In China, as in Britain, people always take a mental note of someone's accent. One Englishman said about his country "it is impossible for you to open your mouth without having someone despise you"- the same is true in China. Chinese from different regions speak Mandarin differently and some southern provinces have their own dialects. Northern Chinese are heavily rhotic (that is, they often roll their tongue back at the end of vowels, making an "errrr" sound) whilst Southern Chinese usually pronounce "s" when Northerners would pronounce "sh". When a Northerner or Southerner goes to Shanghai, he would be looked down by the local people because of his strong Mandarin accent and inability to speak the local Shanghainese dialect. When a Southerner goes to Beijing, people will think he is a vulgar brat. When a Northerner goes to the South and starts sticking the "errrr" suffix after every word, people will think that he comes from some backwards village in the countryside.

Cheers, Richard.
ariadne   Sunday, June 08, 2003, 06:38 GMT
One of my friends speaks with a Brittish accent even though he's never been to the UK (phrases and words as well as the accent). In fact, his family have lived in the US for generations. People from the UK have asked him what part of the UK he's from. I don't think he's consciously trying to use an accent, but it's very noticeable. The reasons he think he has it are because he many people he respects are Brittish, and because he listens many books-on-tape narrated by people with Brittish accents, but he's not sure. He also behaves in a very (maybe steryotypically) Brittish manner, being very polite, etc. Sorry if this doesn't contribute anything to the discussion, but I just wanted to share this and see if anyone knows anything like it, or why...?
Clark   Sunday, June 08, 2003, 08:48 GMT
I would say he is a bit weird. This might sound strange coming from me, but I have family in England, and I used to be TOO proud of that fact, but never have I spoken with a British accent other than to myself. Anyways, whatever works for your friend.
Tremmert   Sunday, June 08, 2003, 10:23 GMT
Here's quite a cool list of spelling differences:

Guofei Ma   Sunday, June 08, 2003, 18:40 GMT
British/American spelling and pronunciation differences are everywhere. The differences are very prevalent in my Chemistry classroom, because my teacher is British and most of the students (except myself and two other boys) are American.

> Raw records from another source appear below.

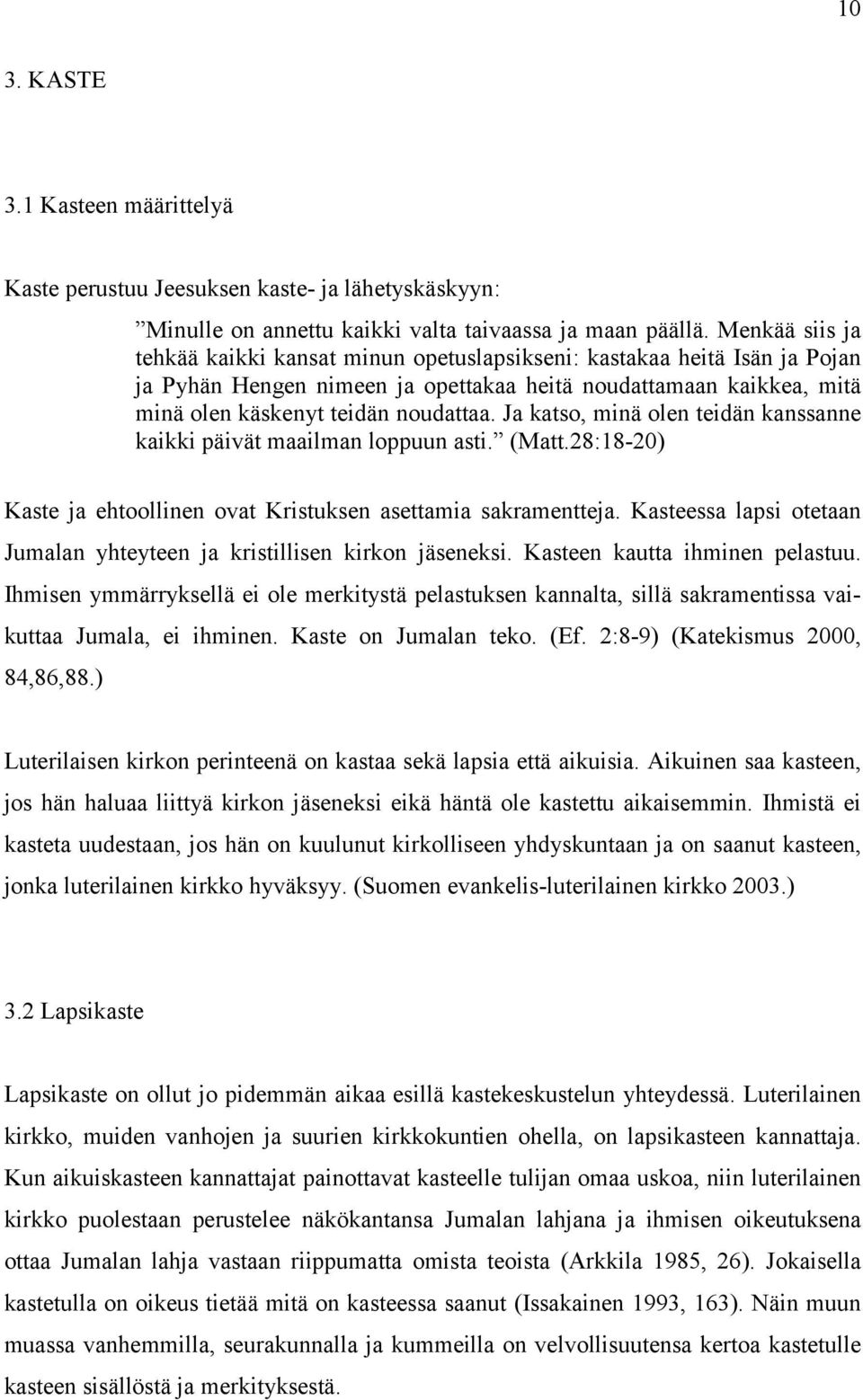 Ja katso, minä olen teidän kanssanne kaikki päivät maailman loppuun asti. (Matt.28:18-20) Kaste ja ehtoollinen ovat Kristuksen asettamia sakramentteja.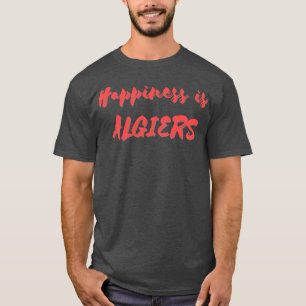 Camiseta La felicidad está en Argel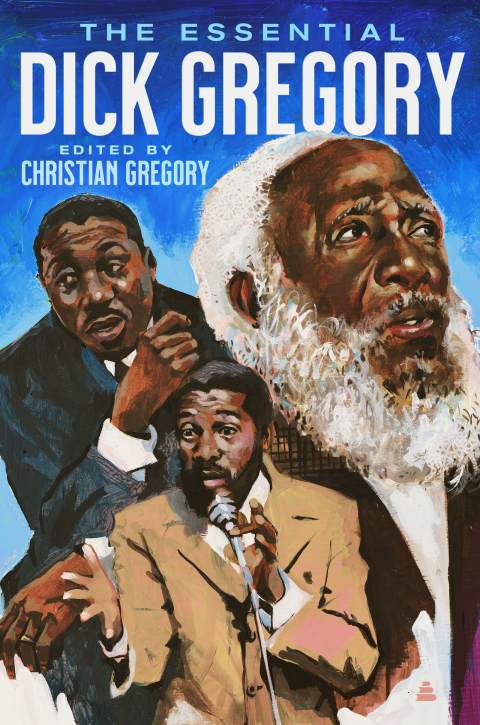 Cover image for book The Essential Dick Gregory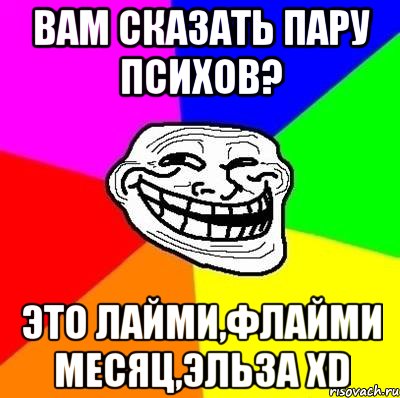 Вам сказать пару психов? Это Лайми,Флайми Месяц,Эльза xD, Мем Тролль Адвайс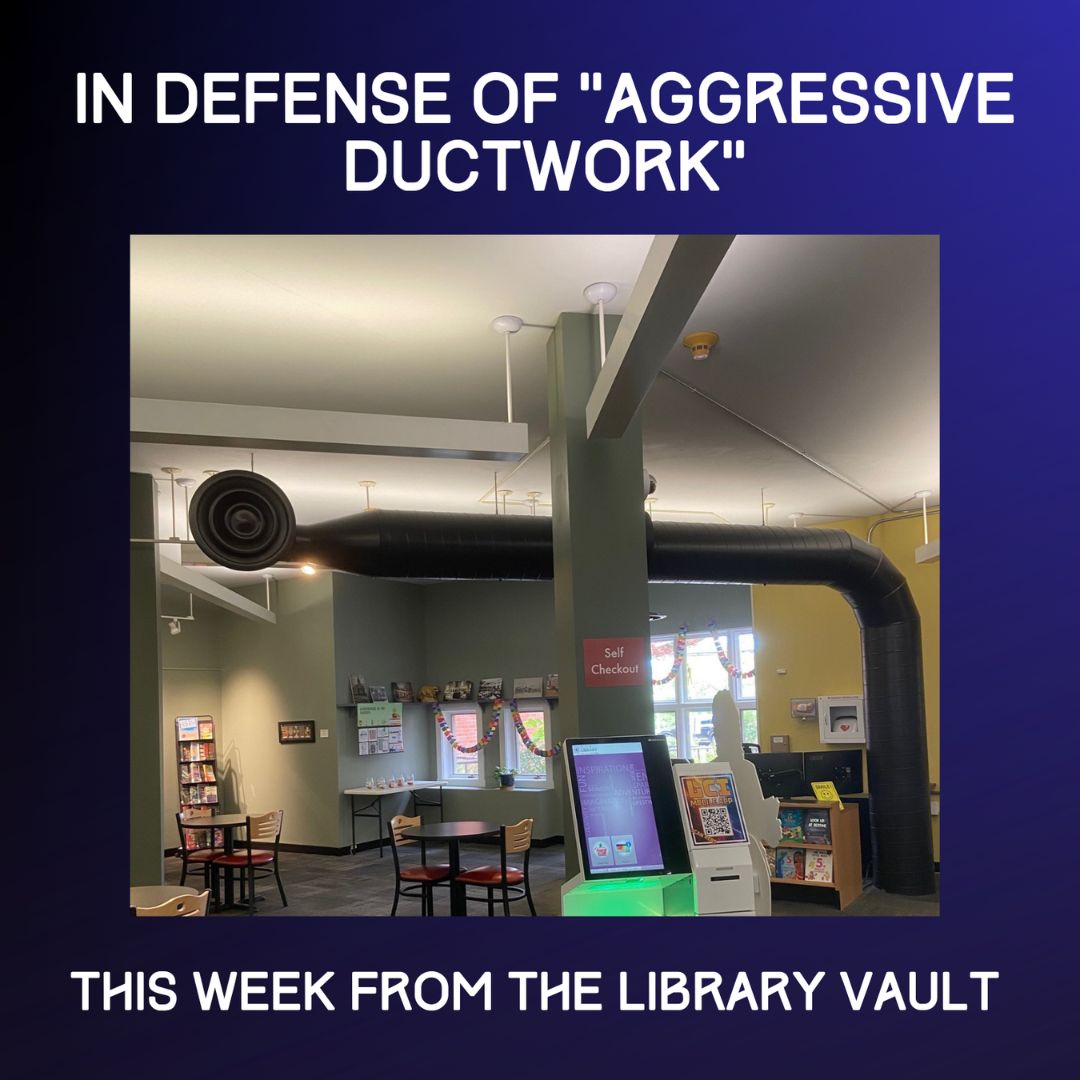 Blog Aggressive Ductwork In Defense of Aggressive Ductwork. This week from The Library Vault.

Firstly, British sulphur and aluminium are spelt sulfur and aluminum by most Americans...
a. My teacher, a Canadian classmate, and I spell aluminium.
b. The rest of the class spell aluminum.
c. Around half of the class, including the teacher, my Canadian classmate and I, spell sulphur whilst the other half spell sulfur.

Secondly, four different pronunciations of "methyl" have sprung up in the classroom...
a. The teacher sometimes says "mee-thyl" and sometimes says "me-thyl". Both are standard British pronunciations.
b. Around half of the students says "me-thyl", having picked up the pronunciation from the teacher.
c. Around a quarter of the students (including myself) say "mee-thyl", having picked up the pronunciation from the teacher.
d. Some students say "me-thil" or "me-thol", having picked up the pronunciation from classmates who have already learnt about methyl before the teacher's lecture. Both are standard American pronunciations.
e. One or two students say "mee-thol", which is not standard in any English-speaking region.

We are all accustomed to these differences and can understand each other perfectly, which leads to the conclusions that differences will continue to exist, despite influences from both sides of the Atlantic, and people will always be able to understand each other.
Chris   Sunday, June 08, 2003, 19:21 GMT
Just a guess, but seems like there are a lot more people out there speaking American English who want to speak Brittish English than the other way around.